## WRITTEN TASKS
1 > In the Linux blog posts below, why does the writer say a rolling release never requires reinstalling or upgrading the operating system?
2 > Name every Linux distribution mentioned in the Linux blog posts below.

## DOCUMENT EXCERPT
(begin)
Welcome to Tumbleweed

At the start of this year, I treated myself to a new PC. The first thing I do with any new PC is to scrape Windows off it and replace it with some variation of Linux, and this time I ended up going with openSUSE Tumbleweed.

I like openSUSE: it’s an unflashy and very solid distribution that reliably handles whatever demands I make of it. It comes in two flavours, Tumbleweed being the rolling release version and I’ve been hooked on rolling releases ever since I tried Sabayon way back in 2010. With a rolling release, you never need to reinstall or upgrade your operating system because the constant stream of updates keeps you completely up to date.

And so to Monday evening when a whole bunch of updates came down the pipe, including a fair bit of Gnome-related stuff. So I updated everything (which, I should note, is always a reliably quick process) and, to check that everything was still working as expected, I rebooted my PC.

At which point, this popped up on my screen.

Tumbleweed_Welcome_Screen
Welcome to openSUSE

Obviously, this is not my first time using openSUSE but the welcome screen is a nice touch. It’s a very friendly way of pointing you towards the documentation you are likely to need as well as where to find help if you need it. It’s also very consistent with my experience of openSUSE to date: friendly, helpful and (if I uncheck that ‘show on next startup’ option) completely unintrusive.

And I love the pirate gecko.

Upgrading without backups, or: How I learned to stop worrying and break my system

I have to admit that, when it comes to keeping my laptop up to date, I have been spoiled by Sabayon’s rolling release model. Put simply, I never needed to worry about upgrading to the next release because the cumulative weekly updates took care of this for me.

However, I now have Frugalware installed and, yesterday, version 1.7 was released. The upgrade process looked pretty straightforward so I pushed the button.

Installing the new improved pacman-g2 went fine, but then things turned a little pear-shaped. The actual upgrade threw a couple of dependency issues at me. I wouldn’t be surprised to learn that these were caused my me tinkering over the last few days, but it was late and I was too tired to resolve them properly, so I figured the next best thing would be to ignore them. What could possibly go wrong?

So, it was with a pacman-g2 -Sud --noconfirm, that I started the upgrade.

Did I mention that I hadn’t bothered to back anything up? Or that I was using a wifi connection?

Inevitably the connection dropped about two-thirds the way through.

Oh happy, happy days.

Once things were up and running again, however, Pacman did successfully pick up where the connection broke and I now have Frugalware 1.7: Gaia running on my laptop.
(end)
## EXTRACTED ENTRIES
(begin)
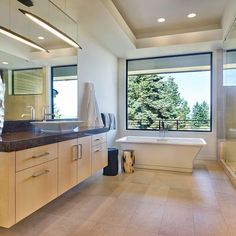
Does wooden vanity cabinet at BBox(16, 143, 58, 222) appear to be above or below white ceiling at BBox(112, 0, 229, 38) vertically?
below

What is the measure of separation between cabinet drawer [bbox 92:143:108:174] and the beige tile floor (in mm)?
287

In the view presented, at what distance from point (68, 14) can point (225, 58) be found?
11.4ft

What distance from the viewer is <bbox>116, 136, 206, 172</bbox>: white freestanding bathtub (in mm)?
4003

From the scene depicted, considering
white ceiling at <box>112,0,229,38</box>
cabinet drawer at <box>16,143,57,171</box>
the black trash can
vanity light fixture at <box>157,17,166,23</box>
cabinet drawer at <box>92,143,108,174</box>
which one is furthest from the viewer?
vanity light fixture at <box>157,17,166,23</box>

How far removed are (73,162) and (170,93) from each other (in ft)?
12.6

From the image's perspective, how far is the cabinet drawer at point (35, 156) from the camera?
174 cm

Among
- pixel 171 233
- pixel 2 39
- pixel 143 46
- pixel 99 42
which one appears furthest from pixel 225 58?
pixel 2 39

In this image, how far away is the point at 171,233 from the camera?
1.95 m

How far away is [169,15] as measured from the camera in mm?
4008

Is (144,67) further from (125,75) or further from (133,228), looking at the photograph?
(133,228)

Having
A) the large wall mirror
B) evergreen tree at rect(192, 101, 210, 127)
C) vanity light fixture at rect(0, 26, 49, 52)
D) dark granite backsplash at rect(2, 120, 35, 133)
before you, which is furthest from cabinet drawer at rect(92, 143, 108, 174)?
evergreen tree at rect(192, 101, 210, 127)

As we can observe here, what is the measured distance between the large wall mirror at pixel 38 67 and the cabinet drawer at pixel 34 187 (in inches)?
37.7

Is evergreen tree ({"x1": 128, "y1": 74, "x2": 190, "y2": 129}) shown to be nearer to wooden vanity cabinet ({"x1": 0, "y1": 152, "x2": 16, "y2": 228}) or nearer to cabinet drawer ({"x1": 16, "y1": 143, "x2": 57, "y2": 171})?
cabinet drawer ({"x1": 16, "y1": 143, "x2": 57, "y2": 171})

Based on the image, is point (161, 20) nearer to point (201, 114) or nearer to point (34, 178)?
point (201, 114)
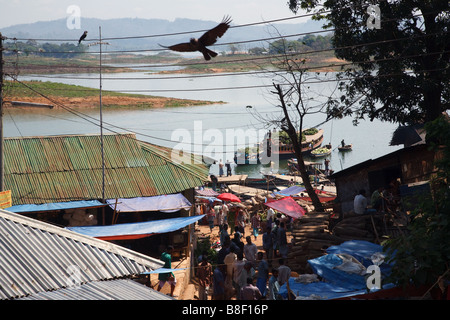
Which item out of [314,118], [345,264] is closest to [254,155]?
[314,118]

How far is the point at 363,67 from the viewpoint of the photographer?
17328mm

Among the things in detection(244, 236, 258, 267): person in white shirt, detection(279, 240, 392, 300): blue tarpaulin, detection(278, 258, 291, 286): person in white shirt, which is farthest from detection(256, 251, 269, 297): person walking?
detection(244, 236, 258, 267): person in white shirt

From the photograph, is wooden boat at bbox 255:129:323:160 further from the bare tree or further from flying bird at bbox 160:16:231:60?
flying bird at bbox 160:16:231:60

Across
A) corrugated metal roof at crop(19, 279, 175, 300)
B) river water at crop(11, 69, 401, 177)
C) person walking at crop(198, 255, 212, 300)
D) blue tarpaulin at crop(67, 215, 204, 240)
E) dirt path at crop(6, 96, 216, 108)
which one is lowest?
person walking at crop(198, 255, 212, 300)

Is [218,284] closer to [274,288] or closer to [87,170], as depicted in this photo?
[274,288]

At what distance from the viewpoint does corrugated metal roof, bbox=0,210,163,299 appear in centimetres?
670

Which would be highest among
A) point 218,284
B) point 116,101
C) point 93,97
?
point 93,97

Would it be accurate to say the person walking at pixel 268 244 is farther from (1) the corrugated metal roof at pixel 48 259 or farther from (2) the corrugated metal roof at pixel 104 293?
(2) the corrugated metal roof at pixel 104 293

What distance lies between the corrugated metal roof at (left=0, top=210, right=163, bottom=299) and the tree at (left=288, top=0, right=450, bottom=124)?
10334 mm

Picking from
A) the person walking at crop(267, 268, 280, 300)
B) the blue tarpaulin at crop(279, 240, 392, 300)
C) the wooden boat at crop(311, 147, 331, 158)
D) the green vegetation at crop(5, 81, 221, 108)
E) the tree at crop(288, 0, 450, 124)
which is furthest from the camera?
the green vegetation at crop(5, 81, 221, 108)

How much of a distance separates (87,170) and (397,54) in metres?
10.7

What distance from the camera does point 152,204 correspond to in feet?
52.8

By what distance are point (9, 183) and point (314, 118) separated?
5154cm

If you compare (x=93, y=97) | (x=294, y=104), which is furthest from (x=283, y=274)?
(x=93, y=97)
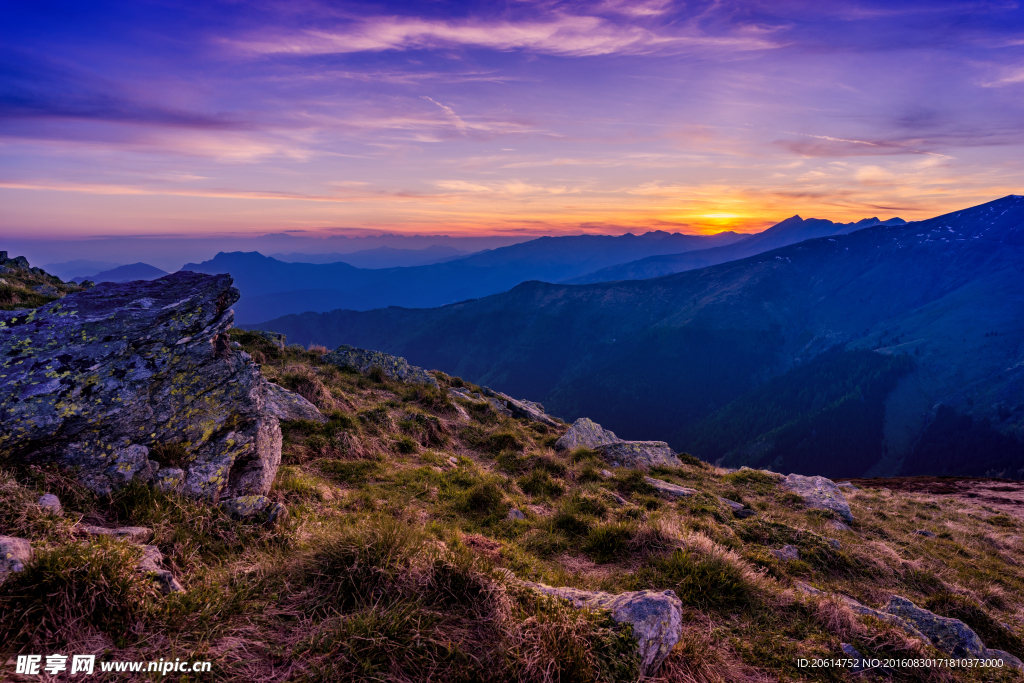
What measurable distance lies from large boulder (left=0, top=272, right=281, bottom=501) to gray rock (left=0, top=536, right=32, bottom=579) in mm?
2364

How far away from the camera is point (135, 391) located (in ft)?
23.0

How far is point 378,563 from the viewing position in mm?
4641

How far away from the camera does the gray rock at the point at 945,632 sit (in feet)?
22.8

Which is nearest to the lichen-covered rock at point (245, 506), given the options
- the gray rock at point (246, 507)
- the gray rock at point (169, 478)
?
the gray rock at point (246, 507)

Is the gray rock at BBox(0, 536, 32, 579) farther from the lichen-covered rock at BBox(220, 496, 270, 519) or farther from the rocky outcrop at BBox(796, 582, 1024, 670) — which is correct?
the rocky outcrop at BBox(796, 582, 1024, 670)

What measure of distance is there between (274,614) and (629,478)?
12.0 m

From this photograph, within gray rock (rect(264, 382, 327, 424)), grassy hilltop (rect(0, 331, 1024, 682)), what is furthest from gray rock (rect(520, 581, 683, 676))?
gray rock (rect(264, 382, 327, 424))

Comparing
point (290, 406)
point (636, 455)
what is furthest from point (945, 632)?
point (290, 406)

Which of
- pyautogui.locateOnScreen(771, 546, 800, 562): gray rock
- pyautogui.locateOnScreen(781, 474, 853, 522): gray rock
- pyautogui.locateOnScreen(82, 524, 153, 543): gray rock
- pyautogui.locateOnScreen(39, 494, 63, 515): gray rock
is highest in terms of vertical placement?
pyautogui.locateOnScreen(39, 494, 63, 515): gray rock

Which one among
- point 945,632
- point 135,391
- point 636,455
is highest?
point 135,391

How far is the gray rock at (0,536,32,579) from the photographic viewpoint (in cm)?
367

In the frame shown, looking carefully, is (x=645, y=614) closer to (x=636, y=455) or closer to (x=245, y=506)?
(x=245, y=506)

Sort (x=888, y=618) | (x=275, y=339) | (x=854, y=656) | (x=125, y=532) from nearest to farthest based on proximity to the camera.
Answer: (x=125, y=532)
(x=854, y=656)
(x=888, y=618)
(x=275, y=339)

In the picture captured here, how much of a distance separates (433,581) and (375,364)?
17.6 meters
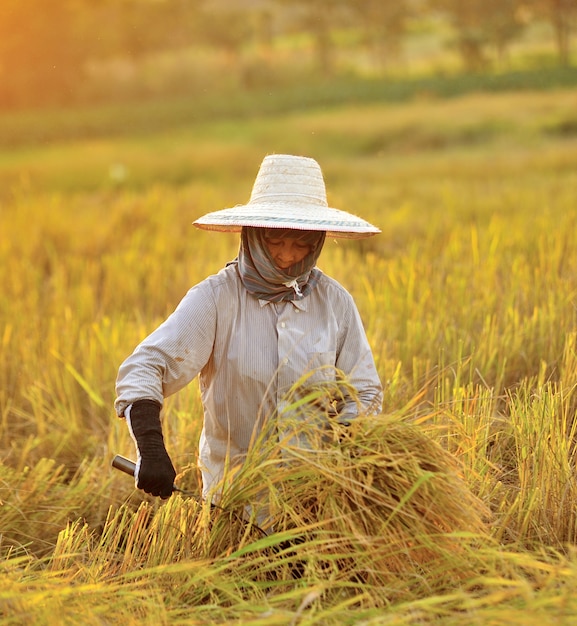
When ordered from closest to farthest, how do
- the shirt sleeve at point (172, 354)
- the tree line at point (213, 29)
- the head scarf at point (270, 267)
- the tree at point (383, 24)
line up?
the shirt sleeve at point (172, 354), the head scarf at point (270, 267), the tree line at point (213, 29), the tree at point (383, 24)

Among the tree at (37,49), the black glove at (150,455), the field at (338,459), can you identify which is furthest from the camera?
the tree at (37,49)

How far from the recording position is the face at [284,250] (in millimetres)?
1971

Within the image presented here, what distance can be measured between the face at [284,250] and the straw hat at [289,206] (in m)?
0.06

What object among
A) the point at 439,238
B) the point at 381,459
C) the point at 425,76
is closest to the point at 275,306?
the point at 381,459

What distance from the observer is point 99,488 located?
2.58 meters

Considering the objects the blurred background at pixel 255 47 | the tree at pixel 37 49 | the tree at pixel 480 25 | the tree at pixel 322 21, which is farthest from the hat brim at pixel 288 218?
the tree at pixel 322 21

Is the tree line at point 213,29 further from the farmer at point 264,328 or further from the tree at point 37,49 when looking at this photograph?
the farmer at point 264,328

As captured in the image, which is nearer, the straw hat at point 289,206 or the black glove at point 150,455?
the black glove at point 150,455

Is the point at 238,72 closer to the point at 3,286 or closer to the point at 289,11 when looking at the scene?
the point at 289,11

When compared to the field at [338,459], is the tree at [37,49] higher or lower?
higher

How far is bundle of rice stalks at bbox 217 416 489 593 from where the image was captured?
5.33ft

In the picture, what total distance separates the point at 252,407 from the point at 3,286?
3.26 metres

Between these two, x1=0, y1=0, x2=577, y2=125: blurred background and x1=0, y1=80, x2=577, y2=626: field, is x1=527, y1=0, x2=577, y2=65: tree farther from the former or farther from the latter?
x1=0, y1=80, x2=577, y2=626: field

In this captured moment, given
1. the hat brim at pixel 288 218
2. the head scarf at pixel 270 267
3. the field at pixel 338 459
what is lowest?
the field at pixel 338 459
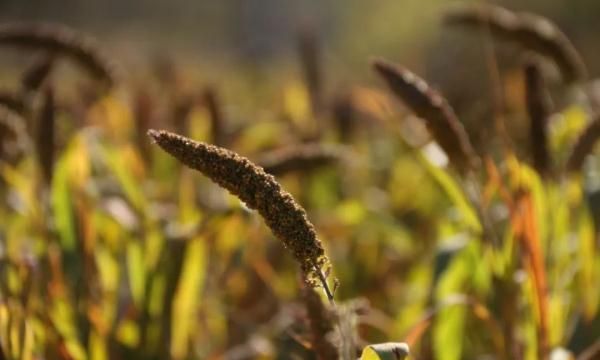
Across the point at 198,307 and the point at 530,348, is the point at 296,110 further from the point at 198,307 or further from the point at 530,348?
the point at 530,348

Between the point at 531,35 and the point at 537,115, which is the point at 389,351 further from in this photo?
the point at 531,35

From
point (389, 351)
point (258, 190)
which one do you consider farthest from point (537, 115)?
point (258, 190)

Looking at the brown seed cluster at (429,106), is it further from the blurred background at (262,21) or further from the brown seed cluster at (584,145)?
the blurred background at (262,21)

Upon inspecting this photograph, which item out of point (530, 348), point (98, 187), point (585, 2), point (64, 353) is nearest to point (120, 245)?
point (98, 187)

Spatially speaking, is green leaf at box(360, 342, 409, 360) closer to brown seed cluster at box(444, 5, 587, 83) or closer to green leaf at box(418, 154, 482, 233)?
green leaf at box(418, 154, 482, 233)

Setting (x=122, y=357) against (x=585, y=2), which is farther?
(x=585, y=2)

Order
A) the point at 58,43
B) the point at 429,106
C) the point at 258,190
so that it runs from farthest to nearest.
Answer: the point at 58,43 → the point at 429,106 → the point at 258,190
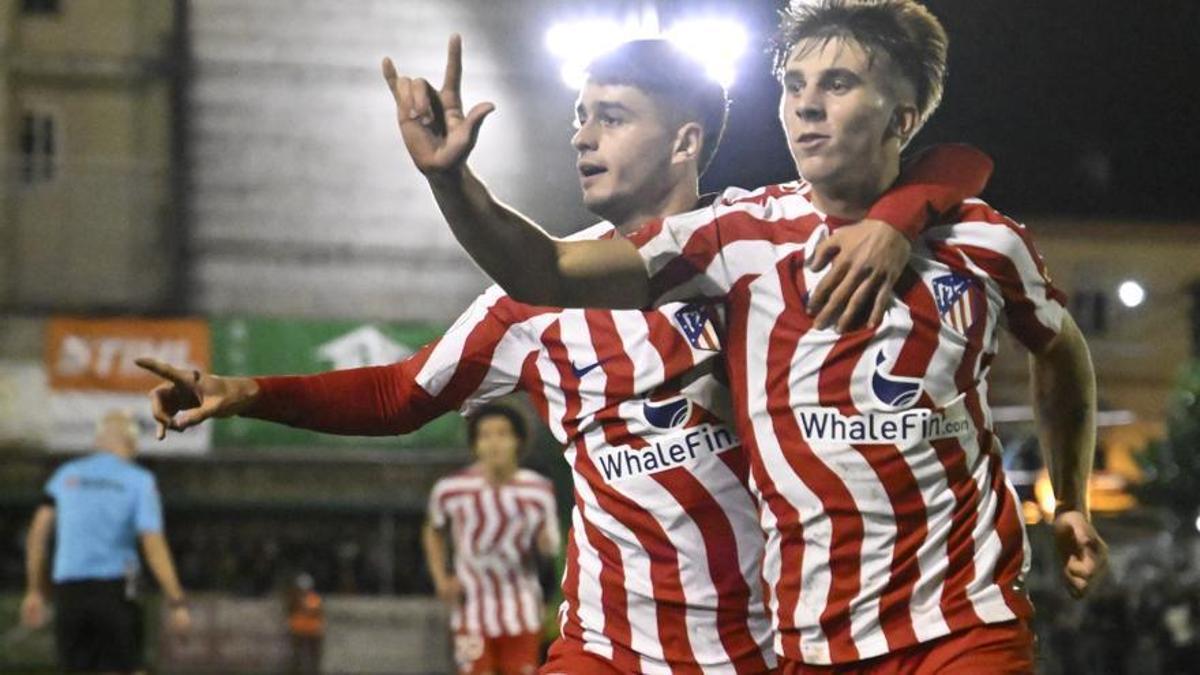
(end)
## OUTPUTS FOR THE TASKS
1 > With a rolling release, the constant stream of updates keeps the system completely up to date.

2 > openSUSE (Tumbleweed), Sabayon, Frugalware